─── 読解文 ───

【神戸市】現場の職員がアプリを作成!市民開発型のkintone活用法

トヨクモが主催する「トヨクモ kintone フェス 2024」は、25以上のkintone+トヨクモ製品の活用例を大公開する年に一度のオンライン+リアルイベントです。

2024年のテーマは「きっと、もっと好きになる、kintone」で、さまざまな業界で活躍中のユーザーからkintone+トヨクモ製品の便利な使い方をご紹介いただきました。

今回は、神戸市 企画調整局 デジタル戦略部 宇都宮哲平氏に語っていただきました。

自己紹介

皆さん、こんにちは。神戸市役所の宇都宮と申します。本日は、神戸市のkintone活用事例についてお話しさせていただきますので、よろしくお願いいたします。

簡単な自己紹介です。私は、神戸市の企画調整局 デジタル戦略部に所属しています。2020年に入庁いたしまして、今年で5年目になりました。

kintone認定アプリデザインスペシャリストやITコーディネーターの資格を所有しておりまして、外部から来たデジタル化専門官という立場でやらせていただいています。

─── 提示資料 ───

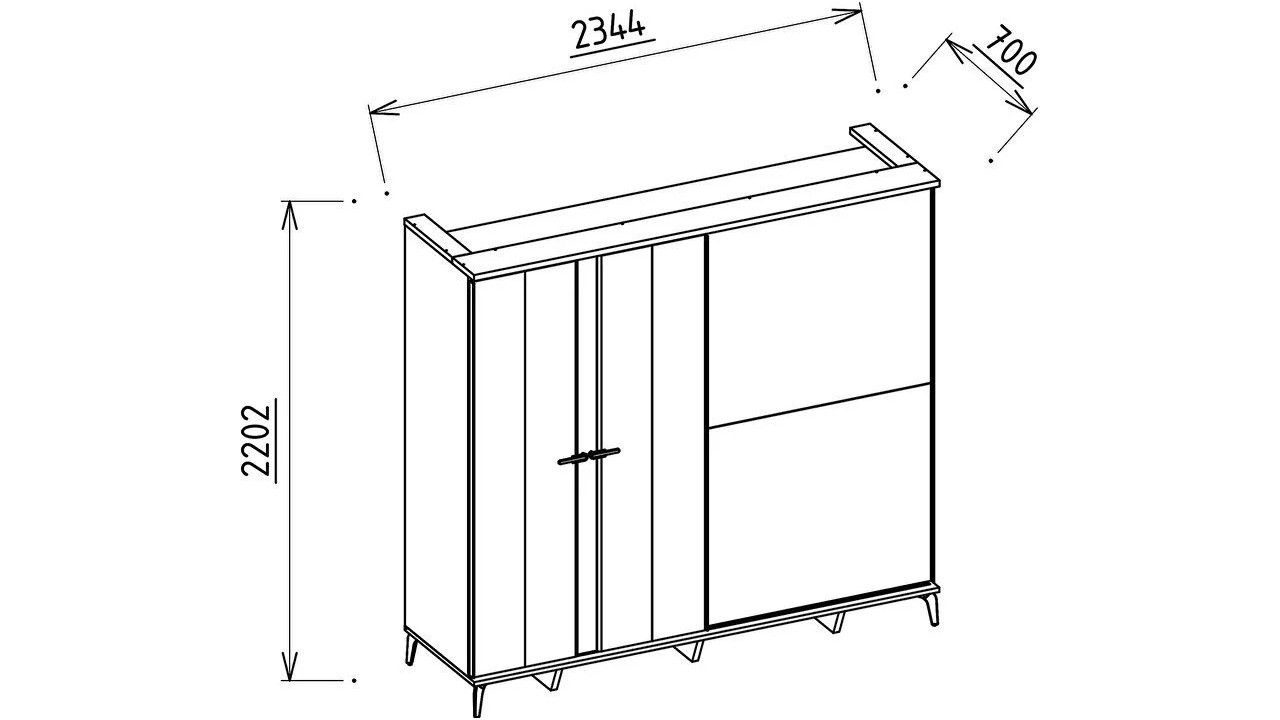 2344
700
2202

───

- _問題_:
読解文によると、宇都宮哲平氏が入庁したのは何年ですか。

- _解答_:
2020年です。